THE INPUT.
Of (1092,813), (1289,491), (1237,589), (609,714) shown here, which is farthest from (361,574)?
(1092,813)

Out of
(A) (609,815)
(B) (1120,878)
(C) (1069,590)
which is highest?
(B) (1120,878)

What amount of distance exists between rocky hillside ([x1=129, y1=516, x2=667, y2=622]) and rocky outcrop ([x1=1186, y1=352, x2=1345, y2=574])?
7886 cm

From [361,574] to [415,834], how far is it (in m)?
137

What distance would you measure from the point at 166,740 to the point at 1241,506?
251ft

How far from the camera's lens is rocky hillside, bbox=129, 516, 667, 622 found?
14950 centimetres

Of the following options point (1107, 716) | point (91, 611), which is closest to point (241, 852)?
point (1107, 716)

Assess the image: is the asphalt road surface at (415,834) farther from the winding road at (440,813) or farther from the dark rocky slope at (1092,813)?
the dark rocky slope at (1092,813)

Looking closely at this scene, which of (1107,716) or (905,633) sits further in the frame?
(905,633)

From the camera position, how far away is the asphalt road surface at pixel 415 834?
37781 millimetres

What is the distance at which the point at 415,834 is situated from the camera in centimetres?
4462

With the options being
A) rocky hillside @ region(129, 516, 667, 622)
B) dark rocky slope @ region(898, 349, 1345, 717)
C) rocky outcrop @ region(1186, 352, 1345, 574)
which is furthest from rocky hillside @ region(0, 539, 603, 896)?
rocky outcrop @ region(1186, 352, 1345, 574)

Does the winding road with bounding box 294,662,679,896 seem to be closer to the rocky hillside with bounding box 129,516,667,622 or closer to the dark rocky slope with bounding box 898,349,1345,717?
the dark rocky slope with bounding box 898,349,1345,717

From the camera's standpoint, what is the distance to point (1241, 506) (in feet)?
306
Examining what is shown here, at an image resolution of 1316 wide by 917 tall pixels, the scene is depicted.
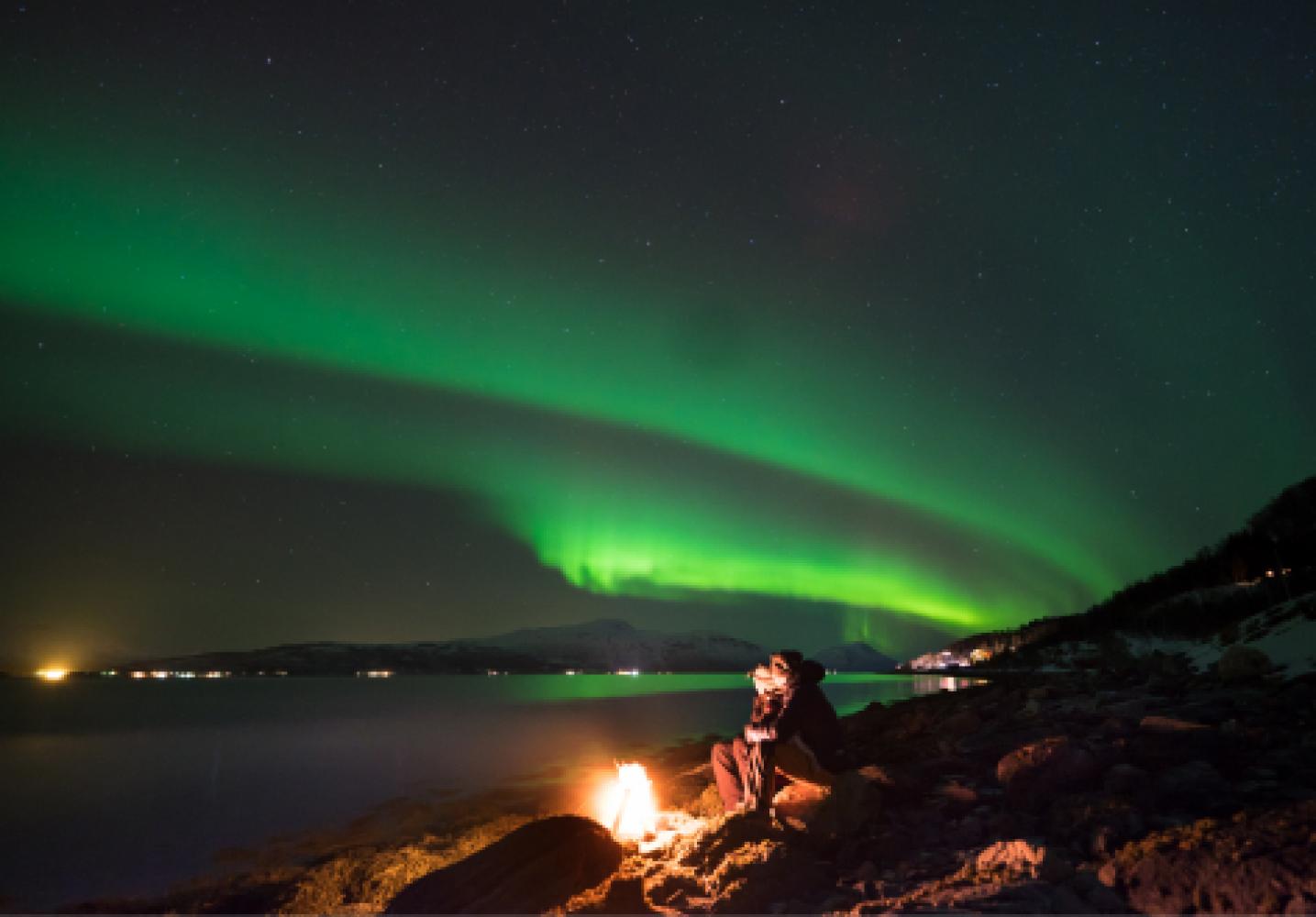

TASK REQUIREMENTS. Reproduce the material above verbatim, line for line, and omit the pictures from your copy.

RESULT FOR THIS EXERCISE.
Of (1092,813), (1289,491), (1237,589), (609,714) shown here, which is farthest from (361,574)?
(1092,813)

Out of
(A) (609,815)
(B) (1120,878)
(C) (1069,590)
which is highest?
(B) (1120,878)

What amount of distance exists between rocky hillside ([x1=129, y1=516, x2=667, y2=622]) and rocky outcrop ([x1=1186, y1=352, x2=1345, y2=574])?
7886 cm

From [361,574] to [415,834], how far is it (in m)?
137

What distance would you measure from the point at 166,740 to the point at 1241,506?
251ft

How far from the camera's lens is rocky hillside, bbox=129, 516, 667, 622 found?
14950 centimetres

Of the following options point (1107, 716) | point (91, 611), which is closest to point (241, 852)?
point (1107, 716)

Assess the image: is the asphalt road surface at (415,834) farther from the winding road at (440,813) or farther from the dark rocky slope at (1092,813)?
the dark rocky slope at (1092,813)

Looking closely at this scene, which of (1107,716) or (905,633) sits further in the frame?
(905,633)

From the camera position, how far away is the asphalt road surface at pixel 415 834?
37781 millimetres

What is the distance at which the point at 415,834 is situated from the camera in centimetres?
4462

With the options being
A) rocky hillside @ region(129, 516, 667, 622)
B) dark rocky slope @ region(898, 349, 1345, 717)
C) rocky outcrop @ region(1186, 352, 1345, 574)
which is furthest from rocky hillside @ region(0, 539, 603, 896)?
rocky outcrop @ region(1186, 352, 1345, 574)

Does the winding road with bounding box 294,662,679,896 seem to be closer to the rocky hillside with bounding box 129,516,667,622 or closer to the dark rocky slope with bounding box 898,349,1345,717?
the dark rocky slope with bounding box 898,349,1345,717

From the camera's standpoint, what is the distance to point (1241, 506) (in feet)?
306
Examining what is shown here, at an image resolution of 1316 wide by 917 tall pixels, the scene is depicted.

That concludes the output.